Один Радецкий воевал с Наполеоном, другой Радецкий – завоевал сердца российских домохозяек. Но одному посвятили марш, а о другом незаслуженно забыли.
Имперская столица была не только окном в Европу, но и дверью, в которую входили европейцы, неся с собой не только заграничные товары, но и свою кухню. Из Петербурга по всей России распространялись кулинарные традиции других стран. Именно в столице вначале «прописались» французский паштет, венгерский гуляш, итальянские равиоли, рыба a la polonaise. На волне Французской революции в Россию принесло гувернеров, модисток и поваров. Столичная кухня стала приобретать европейский лоск. И немалая заслуга в этом принадлежит Игнатию Радецкому, бывшему гусару и бывшему метрдотелю двора его Императорского Высочества герцога Максимилиана Лейхтенбергского, Санкт-Петербургского дворянского собрания, семей Паскевича и Витгенштейна.
Игнатию Радецкому повезло с фамилией. Услышав ее, все сразу вспоминали либо «марш Радецкого», либо самого Радецкого, австрийского фельдмаршала наполеоновских времен, в честь которого Штраус и написал марш. Потому что этот рябой толстяк написал кулинарную книгу, и – что говорить, — для ее продвижения звучная фамилия в самый раз. Впрочем, справедливости ради заметим: бестселлером его «Альманах гастронома» стал вполне заслуженно. А сам Радецкий стал считаться одним из основоположников русской кулинарии «с европейским лицом». Вернее, с «французским». Ведь «Франция… довела гастрономию до возможного совершенства», писал Радецкий и старательно прививал русскую кухню к французской традиции.
О Радецком сегодня мало кто знает, а напрасно. Он – своего рода миссионер от кулинарии. Вот попутешествовал по Российской империи Александр Дюма, а потом припечатал: «Несчастье всякой кухни, за исключением французской, состоит в том, что они имеют вид кухни случайной. Одна только французская кухня есть нечто продуманное, научное, гармоничное… Но самая ужасная кухня – русская, потому что внешне она цивилизованная, а фундамент ее варварский. Русская кухня не только не настраивает на пользу блюд, но маскирует их и обезображивает. Вы думаете, что едите мясо, а оказывается, что это рыба. Вы думаете, что кушаете рыбу, а оказывается, что это каша или крем».

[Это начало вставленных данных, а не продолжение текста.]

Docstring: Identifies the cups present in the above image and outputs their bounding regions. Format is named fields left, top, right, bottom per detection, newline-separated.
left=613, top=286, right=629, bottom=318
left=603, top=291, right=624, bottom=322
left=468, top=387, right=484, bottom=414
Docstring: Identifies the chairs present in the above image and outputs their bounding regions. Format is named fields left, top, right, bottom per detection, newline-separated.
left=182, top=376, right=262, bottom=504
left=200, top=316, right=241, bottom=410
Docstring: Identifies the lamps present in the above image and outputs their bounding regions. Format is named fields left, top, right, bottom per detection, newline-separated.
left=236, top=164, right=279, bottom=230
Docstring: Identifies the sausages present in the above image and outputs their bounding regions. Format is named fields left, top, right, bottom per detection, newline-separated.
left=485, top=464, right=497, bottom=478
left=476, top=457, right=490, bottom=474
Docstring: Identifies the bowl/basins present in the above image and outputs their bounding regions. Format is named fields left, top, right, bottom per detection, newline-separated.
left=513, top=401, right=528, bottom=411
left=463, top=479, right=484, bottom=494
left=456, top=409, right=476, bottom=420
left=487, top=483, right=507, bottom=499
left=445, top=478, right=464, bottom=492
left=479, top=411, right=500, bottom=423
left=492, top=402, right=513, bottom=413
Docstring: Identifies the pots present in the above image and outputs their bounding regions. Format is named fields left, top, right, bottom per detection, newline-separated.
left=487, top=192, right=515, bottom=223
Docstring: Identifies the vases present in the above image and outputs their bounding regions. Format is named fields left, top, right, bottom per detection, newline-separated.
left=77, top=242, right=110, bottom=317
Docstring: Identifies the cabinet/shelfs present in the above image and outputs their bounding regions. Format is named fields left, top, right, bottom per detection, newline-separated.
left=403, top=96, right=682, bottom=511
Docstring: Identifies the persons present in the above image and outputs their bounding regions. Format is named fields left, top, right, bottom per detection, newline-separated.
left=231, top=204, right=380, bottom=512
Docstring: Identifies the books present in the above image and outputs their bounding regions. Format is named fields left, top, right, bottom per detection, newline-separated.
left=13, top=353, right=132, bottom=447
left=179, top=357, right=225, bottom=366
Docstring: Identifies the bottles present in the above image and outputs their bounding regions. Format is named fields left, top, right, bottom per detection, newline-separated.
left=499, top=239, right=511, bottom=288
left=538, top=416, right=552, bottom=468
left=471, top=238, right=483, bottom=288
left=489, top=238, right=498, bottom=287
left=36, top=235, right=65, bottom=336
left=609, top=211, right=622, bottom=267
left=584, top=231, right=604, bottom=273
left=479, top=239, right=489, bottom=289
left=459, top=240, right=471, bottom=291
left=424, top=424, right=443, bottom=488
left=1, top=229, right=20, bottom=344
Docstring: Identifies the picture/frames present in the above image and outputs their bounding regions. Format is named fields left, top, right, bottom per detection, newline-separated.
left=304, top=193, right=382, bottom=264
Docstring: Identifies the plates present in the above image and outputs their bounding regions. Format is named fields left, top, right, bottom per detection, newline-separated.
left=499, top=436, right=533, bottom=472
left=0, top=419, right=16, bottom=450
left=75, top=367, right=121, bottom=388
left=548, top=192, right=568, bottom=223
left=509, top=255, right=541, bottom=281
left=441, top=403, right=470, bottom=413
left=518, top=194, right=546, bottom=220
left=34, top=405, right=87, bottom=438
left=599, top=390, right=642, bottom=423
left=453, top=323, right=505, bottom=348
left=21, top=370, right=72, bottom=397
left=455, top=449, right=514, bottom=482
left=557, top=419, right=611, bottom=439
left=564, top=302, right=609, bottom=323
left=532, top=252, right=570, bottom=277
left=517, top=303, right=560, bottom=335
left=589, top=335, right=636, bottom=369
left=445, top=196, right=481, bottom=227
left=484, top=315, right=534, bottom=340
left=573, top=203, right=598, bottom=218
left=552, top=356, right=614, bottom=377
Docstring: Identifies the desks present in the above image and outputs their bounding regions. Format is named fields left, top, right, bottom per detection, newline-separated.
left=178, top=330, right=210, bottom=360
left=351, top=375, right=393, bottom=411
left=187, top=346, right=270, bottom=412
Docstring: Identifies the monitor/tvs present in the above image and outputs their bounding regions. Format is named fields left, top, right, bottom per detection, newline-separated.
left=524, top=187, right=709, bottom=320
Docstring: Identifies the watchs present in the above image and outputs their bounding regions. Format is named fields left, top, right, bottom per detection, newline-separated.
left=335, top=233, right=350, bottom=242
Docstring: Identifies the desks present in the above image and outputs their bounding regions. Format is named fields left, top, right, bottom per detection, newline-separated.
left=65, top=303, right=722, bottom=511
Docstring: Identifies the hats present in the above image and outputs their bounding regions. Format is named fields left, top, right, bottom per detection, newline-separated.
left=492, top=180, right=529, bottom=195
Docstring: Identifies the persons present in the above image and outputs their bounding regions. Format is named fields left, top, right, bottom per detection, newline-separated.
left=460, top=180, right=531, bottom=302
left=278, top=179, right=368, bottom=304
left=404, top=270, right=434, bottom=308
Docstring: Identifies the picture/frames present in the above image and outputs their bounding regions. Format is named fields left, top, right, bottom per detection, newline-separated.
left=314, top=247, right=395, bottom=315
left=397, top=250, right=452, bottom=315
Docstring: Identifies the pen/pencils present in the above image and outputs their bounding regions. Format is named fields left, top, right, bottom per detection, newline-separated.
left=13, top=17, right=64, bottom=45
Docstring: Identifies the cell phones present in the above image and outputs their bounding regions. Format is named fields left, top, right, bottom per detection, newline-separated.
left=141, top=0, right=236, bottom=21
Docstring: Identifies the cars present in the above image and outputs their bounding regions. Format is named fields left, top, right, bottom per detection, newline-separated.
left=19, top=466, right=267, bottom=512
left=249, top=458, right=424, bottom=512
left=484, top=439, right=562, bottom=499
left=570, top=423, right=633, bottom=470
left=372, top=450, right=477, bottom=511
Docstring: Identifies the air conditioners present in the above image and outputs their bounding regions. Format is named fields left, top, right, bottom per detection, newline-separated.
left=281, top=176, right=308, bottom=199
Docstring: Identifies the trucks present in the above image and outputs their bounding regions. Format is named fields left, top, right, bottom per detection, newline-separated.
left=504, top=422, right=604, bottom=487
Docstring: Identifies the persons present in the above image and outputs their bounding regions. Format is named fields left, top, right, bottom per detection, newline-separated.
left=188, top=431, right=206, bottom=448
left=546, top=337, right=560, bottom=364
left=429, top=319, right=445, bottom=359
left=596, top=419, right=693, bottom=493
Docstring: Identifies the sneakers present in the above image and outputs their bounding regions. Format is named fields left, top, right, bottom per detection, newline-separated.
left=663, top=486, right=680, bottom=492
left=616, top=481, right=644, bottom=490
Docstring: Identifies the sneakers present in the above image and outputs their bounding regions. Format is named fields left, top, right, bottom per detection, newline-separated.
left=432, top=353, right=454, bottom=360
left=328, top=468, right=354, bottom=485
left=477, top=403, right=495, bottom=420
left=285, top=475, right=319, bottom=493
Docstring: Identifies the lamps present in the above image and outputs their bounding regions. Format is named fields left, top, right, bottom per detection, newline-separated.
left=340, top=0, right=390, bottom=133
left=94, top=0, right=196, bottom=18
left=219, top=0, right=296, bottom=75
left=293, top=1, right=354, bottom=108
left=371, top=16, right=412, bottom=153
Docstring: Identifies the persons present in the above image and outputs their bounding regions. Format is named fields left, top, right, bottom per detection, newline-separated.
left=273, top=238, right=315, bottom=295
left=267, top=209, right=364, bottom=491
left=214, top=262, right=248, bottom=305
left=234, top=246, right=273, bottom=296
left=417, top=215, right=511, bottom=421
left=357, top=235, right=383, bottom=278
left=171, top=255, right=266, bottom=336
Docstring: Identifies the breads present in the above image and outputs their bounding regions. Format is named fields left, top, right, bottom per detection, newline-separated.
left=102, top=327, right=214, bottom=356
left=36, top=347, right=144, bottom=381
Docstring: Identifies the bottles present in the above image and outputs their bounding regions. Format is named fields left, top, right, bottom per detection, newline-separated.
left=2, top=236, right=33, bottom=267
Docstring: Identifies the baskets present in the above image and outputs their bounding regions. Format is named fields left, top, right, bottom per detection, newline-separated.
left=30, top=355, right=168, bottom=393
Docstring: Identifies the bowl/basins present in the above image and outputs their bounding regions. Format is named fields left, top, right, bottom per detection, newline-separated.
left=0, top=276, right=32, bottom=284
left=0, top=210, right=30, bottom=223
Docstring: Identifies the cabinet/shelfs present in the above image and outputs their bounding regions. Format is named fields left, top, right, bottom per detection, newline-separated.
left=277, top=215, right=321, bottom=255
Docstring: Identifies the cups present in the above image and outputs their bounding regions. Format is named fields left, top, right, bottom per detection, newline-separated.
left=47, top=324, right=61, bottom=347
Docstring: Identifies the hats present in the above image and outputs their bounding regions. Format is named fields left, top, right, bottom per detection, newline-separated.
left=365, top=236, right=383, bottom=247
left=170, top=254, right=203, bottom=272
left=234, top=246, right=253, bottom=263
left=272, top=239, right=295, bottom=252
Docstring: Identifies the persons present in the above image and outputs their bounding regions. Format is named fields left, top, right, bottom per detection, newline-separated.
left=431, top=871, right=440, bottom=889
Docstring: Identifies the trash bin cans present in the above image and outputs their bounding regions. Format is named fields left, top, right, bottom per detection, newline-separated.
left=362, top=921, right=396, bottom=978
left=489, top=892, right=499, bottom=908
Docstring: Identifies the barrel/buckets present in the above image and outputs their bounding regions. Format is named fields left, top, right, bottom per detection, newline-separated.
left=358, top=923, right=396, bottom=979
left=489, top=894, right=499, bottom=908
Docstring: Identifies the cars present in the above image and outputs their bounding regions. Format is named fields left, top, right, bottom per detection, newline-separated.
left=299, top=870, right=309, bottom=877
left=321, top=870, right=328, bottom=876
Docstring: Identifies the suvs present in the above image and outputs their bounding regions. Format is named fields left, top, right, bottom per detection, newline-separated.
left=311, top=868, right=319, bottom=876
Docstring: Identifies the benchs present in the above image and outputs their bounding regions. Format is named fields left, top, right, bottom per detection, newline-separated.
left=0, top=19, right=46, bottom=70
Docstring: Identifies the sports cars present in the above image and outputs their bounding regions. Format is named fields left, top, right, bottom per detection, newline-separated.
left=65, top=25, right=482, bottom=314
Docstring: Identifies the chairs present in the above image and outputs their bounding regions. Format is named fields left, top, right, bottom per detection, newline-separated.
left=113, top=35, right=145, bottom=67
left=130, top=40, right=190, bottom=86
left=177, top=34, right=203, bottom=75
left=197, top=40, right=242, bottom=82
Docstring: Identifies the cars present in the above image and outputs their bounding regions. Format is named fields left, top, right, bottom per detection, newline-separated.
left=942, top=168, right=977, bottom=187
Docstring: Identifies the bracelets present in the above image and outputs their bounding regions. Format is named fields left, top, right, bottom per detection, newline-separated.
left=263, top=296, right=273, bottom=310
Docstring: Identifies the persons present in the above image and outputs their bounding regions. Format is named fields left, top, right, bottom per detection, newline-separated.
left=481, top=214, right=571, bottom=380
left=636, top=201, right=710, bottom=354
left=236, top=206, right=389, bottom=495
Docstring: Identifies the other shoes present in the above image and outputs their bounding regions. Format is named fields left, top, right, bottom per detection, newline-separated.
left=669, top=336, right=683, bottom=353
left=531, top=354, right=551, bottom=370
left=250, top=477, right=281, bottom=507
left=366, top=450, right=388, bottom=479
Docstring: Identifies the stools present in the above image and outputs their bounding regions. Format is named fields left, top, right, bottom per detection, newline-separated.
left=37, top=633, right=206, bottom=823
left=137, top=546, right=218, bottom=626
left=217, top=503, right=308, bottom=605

Читать такое обидно, да и как-то странно – зачем же автор «Трех мушкетеров» включил в свою кулинарную книгу массу рецептов из «самой ужасной кухни», вроде карпа в пиве по-московски или «русского винегрета», которым так любил удивлять своих гостей, не ленясь провести час за собственноручным приготовлением соуса? И между прочим, графу Монте-Кристо подают ни что иное, как волжскую стерлядь. «Не может быть! – воскликнули все гости в один голос».
Прочувствуйте этот возглас – волжская стерлядь редко когда доплывала даже до самых изысканных столов Европы. Как заметил другой французский классик, романтик Теофиль Готье «Один кусочек волжской стерлядки на изящной вилочке стоит путешествия».
Радецкий легким, понятным языком объяснил всем, что изысканная кухня – это не привилегия аристократов. Если шеф-повар какого-нибудь тайного советника мог взять на заметку «осетрину шпикованную труфелемъ а ля Перигоръ» или «воловьи поднебенья с телячьими ”молоками”», то хозяйка семейства средней руки рада была бы приготовить паштет из индейки с макаронами или постные равиоли с морковью. И ей-богу, современному шеф-повару есть чему поучиться у мэтра. Ну а те, кто предпочитает разогреть в микроволновке полуфабрикат, книги Радецкого – как путешествие в прошлое. Что ели, о том, как припасы доставлялись в столицу и, наконец, и что было почем, ну, скажем, «черепахи, приготовленныя въ жестяныхъ банкахъ, доставляются изъ Лондона и Парижа, продаются въ овощно-фруктовыхъ лавкахъ, англиiйская отъ 4 до 6 р.за банку, а французская отъ 6 до 7 р. за банку».
И напоследок маленький штрих. Будущая настольная книга домохозяек была напечатана в типографии Штаба Отдельного Корпуса внутренней стражи, который занимался поимкой разбойников, охраной порядка на ярмарках и этапированием арестантов. Цензор Елагин, по словам Ивана Гончарова (того, что написал роман «Обломов»), в поварской книжке Радецкого «чуть ли не нашел там много “вольного духа”», но все же добро на печать дал. Что могло смутить господина Елагина? Неужто революцией повеяло от лягушек а ля пулет?